L’an passé, 28,2 millions de dollars de fonds publics ont été dépensés pour réhabiliter seulement quelques sites miniers. Cependant, les dépenses totales se sont avérées partout bien supérieures aux estimations initiales, en raison de la présence de produits toxiques inattendus et de la complexité des travaux.

En 2019, l’État québécois estimait que les sites miniers abandonnés allaient coûter à la collectivité 1,2 milliard pour être réhabilités. À en juger par les dépassements de coût jusqu’ici, la facture finale risque d’être bien plus salée. Nous ne savons souvent pas grand-chose de ces sites. Les exploitants ont disparu.

Pourtant, le territoire québécois continue d’être quadrillé par des claims miniers de gens qui espèrent, avec des moyens plus conséquents que ceux de mon grand-père, arracher à l’écorce terrestre sa calotte pour voir si leurs idées de richesse grouillent dessous. Le même cirque se continue de plus belle, conduit par des psychopathes du profit qui pellettent leurs désastres écologiques dans la cour de la collectivité.

CBC rapportait que le Pentagone convoite les mines canadiennes, leur offrant du financement, maintenant qu’Ottawa a expulsé des sociétés d’État chinoises de l’industrie extractive des minerais dits « stratégiques », c’est-à-dire ceux qui maintiennent notre dépendance aux gadgets électroniques, aux voitures, aux armements.

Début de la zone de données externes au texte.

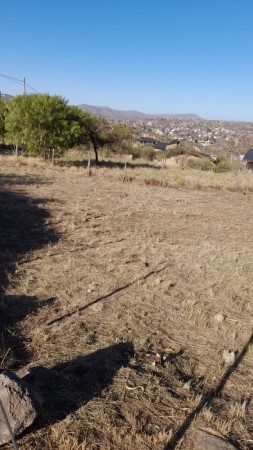 Lote en venta en Villa Ernestina, a 400 metros de la ruta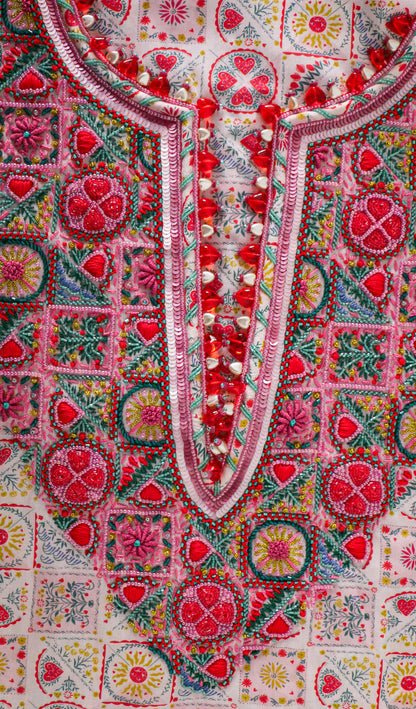 Patchwork Romance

Comme si cela ne suffisait déjà pas à nous inquiéter, le fond des océans n’échappe plus à cette volonté de rapiner la terre entière. Depuis quelques mois, l’Autorité internationale des fonds marins (AIFM), une instance onusienne créée en 1994, multiplie les réunions. Elle souhaite en arriver, pour 2023, à un règlement international pour fixer les modalités de l’exploitation commerciale des ressources minérales par grande profondeur, à plusieurs milliers de mètres sous la surface. L’AIFM compte dans ses rangs 168 États. Dont le Canada. Prochaine réunion en début d’année prochaine. Tout progresse bien, paraît-il. Bien ?

L’AIFM ne cache pas que l’exploitation des fonds marins va entraîner la destruction d’organismes vivants, la disparition d’habitats et des formations de panaches sédimentaires, auxquelles s’ajoutent les conséquences de fuites hydrauliques, et les effets produits par le bruit et la lumière de ces activités. Nous ne savons pas ce que nous allons engendrer. Mais nous nous lançons dans cette direction, en vitesse.

L’avenir a-t-il à être miné de la sorte ?


Une version précédente de ce texte, qui parlait de l’exploitation commerciale des ressources minérales à plusieurs milliers de kilomètres sous la surface des océans, a été corrigée.